* _STATED EXERCISE_
Please rewrite the listing below, replacing "real-world gravity" with "actual gravity" everywhere and leaving everything else unchanged.

* _EXTRACTED INFORMATION_
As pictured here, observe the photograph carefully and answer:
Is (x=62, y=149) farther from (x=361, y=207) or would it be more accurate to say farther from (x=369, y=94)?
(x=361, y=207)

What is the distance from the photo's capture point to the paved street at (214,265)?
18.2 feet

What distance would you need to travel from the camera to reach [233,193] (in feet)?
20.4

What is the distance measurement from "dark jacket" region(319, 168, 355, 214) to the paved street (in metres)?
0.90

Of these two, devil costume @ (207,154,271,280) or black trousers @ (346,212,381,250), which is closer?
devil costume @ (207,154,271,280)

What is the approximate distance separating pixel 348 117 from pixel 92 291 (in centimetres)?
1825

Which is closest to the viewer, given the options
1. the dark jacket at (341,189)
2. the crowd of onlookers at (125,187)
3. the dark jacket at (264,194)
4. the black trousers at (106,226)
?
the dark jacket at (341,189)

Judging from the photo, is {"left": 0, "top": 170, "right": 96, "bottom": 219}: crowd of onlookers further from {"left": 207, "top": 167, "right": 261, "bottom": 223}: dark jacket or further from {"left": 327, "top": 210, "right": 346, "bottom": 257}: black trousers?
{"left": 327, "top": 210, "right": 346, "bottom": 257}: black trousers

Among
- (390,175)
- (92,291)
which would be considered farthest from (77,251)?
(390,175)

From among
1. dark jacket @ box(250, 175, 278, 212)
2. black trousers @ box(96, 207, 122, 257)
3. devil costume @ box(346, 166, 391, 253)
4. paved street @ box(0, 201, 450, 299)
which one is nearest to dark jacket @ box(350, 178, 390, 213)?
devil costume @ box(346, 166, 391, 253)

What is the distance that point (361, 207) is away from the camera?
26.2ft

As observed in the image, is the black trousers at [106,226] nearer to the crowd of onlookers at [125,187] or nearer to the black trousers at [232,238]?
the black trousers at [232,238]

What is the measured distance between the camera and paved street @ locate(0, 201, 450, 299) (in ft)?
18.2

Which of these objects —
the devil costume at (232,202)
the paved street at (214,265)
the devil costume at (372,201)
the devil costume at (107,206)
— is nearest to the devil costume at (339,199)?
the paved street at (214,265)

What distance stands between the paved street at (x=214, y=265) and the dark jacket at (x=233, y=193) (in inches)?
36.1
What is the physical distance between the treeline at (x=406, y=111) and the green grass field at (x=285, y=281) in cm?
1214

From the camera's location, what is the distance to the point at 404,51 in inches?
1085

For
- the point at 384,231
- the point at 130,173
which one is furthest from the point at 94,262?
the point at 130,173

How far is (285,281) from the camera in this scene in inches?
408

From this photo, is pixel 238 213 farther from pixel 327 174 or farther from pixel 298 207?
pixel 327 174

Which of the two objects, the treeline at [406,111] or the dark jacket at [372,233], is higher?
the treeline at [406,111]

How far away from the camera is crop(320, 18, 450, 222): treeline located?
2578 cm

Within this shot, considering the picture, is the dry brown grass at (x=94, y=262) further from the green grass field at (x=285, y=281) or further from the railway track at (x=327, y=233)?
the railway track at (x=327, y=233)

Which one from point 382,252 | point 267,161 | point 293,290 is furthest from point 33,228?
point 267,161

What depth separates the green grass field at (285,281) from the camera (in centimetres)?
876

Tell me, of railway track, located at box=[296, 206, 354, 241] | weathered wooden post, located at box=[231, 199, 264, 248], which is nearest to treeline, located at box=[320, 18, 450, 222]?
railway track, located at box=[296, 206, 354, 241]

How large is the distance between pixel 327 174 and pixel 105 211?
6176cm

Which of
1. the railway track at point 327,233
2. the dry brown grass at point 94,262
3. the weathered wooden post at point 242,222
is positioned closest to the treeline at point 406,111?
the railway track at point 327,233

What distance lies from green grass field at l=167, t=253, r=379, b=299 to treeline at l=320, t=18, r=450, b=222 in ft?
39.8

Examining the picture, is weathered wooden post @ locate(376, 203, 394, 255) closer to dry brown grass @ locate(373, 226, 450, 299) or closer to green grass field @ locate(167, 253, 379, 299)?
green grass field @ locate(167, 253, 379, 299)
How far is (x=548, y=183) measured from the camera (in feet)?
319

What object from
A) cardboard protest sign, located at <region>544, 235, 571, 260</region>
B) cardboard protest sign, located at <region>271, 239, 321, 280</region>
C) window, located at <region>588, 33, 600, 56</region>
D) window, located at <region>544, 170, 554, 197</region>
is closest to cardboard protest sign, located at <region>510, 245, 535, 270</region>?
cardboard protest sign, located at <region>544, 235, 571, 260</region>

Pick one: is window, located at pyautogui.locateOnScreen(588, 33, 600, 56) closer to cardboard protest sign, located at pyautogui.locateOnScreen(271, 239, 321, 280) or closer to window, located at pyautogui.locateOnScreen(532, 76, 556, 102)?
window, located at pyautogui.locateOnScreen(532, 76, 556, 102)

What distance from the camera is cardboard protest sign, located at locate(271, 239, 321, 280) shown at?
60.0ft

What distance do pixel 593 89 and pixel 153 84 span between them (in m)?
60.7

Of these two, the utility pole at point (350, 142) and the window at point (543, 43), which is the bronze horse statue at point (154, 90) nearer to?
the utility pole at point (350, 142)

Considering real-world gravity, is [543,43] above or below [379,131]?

* _WRITTEN RESPONSE_
As pictured here, observe the photograph carefully and answer:
Is (x=62, y=149) farther from (x=361, y=207) or would it be more accurate to say farther from (x=369, y=94)?
(x=361, y=207)

What is the distance from the photo's capture point to the paved street at (214,265)?
18.2 feet

What distance would you need to travel from the camera to reach [233,193] (in feet)?
20.4

What is the distance measurement from "dark jacket" region(319, 168, 355, 214) to the paved street (in metres)?
0.90

Of these two, devil costume @ (207,154,271,280) or black trousers @ (346,212,381,250), which is closer?
devil costume @ (207,154,271,280)

What is the approximate distance separating pixel 348 117 from pixel 92 291 (in centimetres)?
1825

Which is closest to the viewer, given the options
1. the dark jacket at (341,189)
2. the crowd of onlookers at (125,187)
3. the dark jacket at (264,194)
4. the black trousers at (106,226)
?
the dark jacket at (341,189)

Judging from the photo, is {"left": 0, "top": 170, "right": 96, "bottom": 219}: crowd of onlookers further from {"left": 207, "top": 167, "right": 261, "bottom": 223}: dark jacket or further from {"left": 327, "top": 210, "right": 346, "bottom": 257}: black trousers?
{"left": 327, "top": 210, "right": 346, "bottom": 257}: black trousers

Among
- (390,175)
- (92,291)
which would be considered farthest from (77,251)?
(390,175)

From among
1. dark jacket @ box(250, 175, 278, 212)
2. black trousers @ box(96, 207, 122, 257)
3. devil costume @ box(346, 166, 391, 253)
4. paved street @ box(0, 201, 450, 299)
which one is nearest to dark jacket @ box(350, 178, 390, 213)?
devil costume @ box(346, 166, 391, 253)

What is the distance that point (361, 207) is away from the camera?
26.2ft

As observed in the image, is the black trousers at [106,226] nearer to the crowd of onlookers at [125,187] or nearer to the black trousers at [232,238]?
the black trousers at [232,238]

What is the measured distance between the camera and paved street @ locate(0, 201, 450, 299) (in ft)?
18.2

Which of these objects —
the devil costume at (232,202)
the paved street at (214,265)
the devil costume at (372,201)
the devil costume at (107,206)
— is nearest to the devil costume at (339,199)?
the paved street at (214,265)

What distance stands between the paved street at (x=214, y=265) and the dark jacket at (x=233, y=193) (in inches)?
36.1
What is the physical distance between the treeline at (x=406, y=111) and the green grass field at (x=285, y=281) in cm?
1214

From the camera's location, what is the distance to the point at 404,51 in inches?
1085

For
- the point at 384,231
- the point at 130,173
which one is furthest from the point at 94,262?
the point at 130,173

How far is (285,281) from the camera in this scene in inches?
408

From this photo, is pixel 238 213 farther from pixel 327 174 or farther from pixel 298 207?
pixel 327 174

Which of the two objects, the treeline at [406,111] or the dark jacket at [372,233], is higher?
the treeline at [406,111]

How far away from the camera is crop(320, 18, 450, 222): treeline located?
2578 cm

Within this shot, considering the picture, is the dry brown grass at (x=94, y=262) further from the green grass field at (x=285, y=281) or further from the railway track at (x=327, y=233)?
the railway track at (x=327, y=233)

Which one from point 382,252 | point 267,161 | point 293,290 is furthest from point 33,228?
point 267,161

What depth separates the green grass field at (285,281) from the camera (in centimetres)?
876

Tell me, of railway track, located at box=[296, 206, 354, 241] | weathered wooden post, located at box=[231, 199, 264, 248], which is nearest to treeline, located at box=[320, 18, 450, 222]?
railway track, located at box=[296, 206, 354, 241]

How large is the distance between pixel 327 174 and pixel 105 211?
6176cm

Which of
1. the railway track at point 327,233
2. the dry brown grass at point 94,262
3. the weathered wooden post at point 242,222
is positioned closest to the treeline at point 406,111?
the railway track at point 327,233

What distance lies from green grass field at l=167, t=253, r=379, b=299 to treeline at l=320, t=18, r=450, b=222 in ft?
39.8

Examining the picture, is weathered wooden post @ locate(376, 203, 394, 255) closer to dry brown grass @ locate(373, 226, 450, 299) or closer to green grass field @ locate(167, 253, 379, 299)?
green grass field @ locate(167, 253, 379, 299)
How far is (x=548, y=183) measured from the camera (in feet)?
319

What object from
A) cardboard protest sign, located at <region>544, 235, 571, 260</region>
B) cardboard protest sign, located at <region>271, 239, 321, 280</region>
C) window, located at <region>588, 33, 600, 56</region>
D) window, located at <region>544, 170, 554, 197</region>
is closest to cardboard protest sign, located at <region>510, 245, 535, 270</region>?
cardboard protest sign, located at <region>544, 235, 571, 260</region>

Pick one: is window, located at pyautogui.locateOnScreen(588, 33, 600, 56) closer to cardboard protest sign, located at pyautogui.locateOnScreen(271, 239, 321, 280) or closer to window, located at pyautogui.locateOnScreen(532, 76, 556, 102)?
window, located at pyautogui.locateOnScreen(532, 76, 556, 102)

What distance from the camera is cardboard protest sign, located at locate(271, 239, 321, 280) shown at?
60.0ft

What distance do pixel 593 89 and pixel 153 84 span between them (in m)?
60.7

Of these two, the utility pole at point (350, 142) and the window at point (543, 43), which is the bronze horse statue at point (154, 90) nearer to?
the utility pole at point (350, 142)

Considering actual gravity, is [543,43] above or below [379,131]?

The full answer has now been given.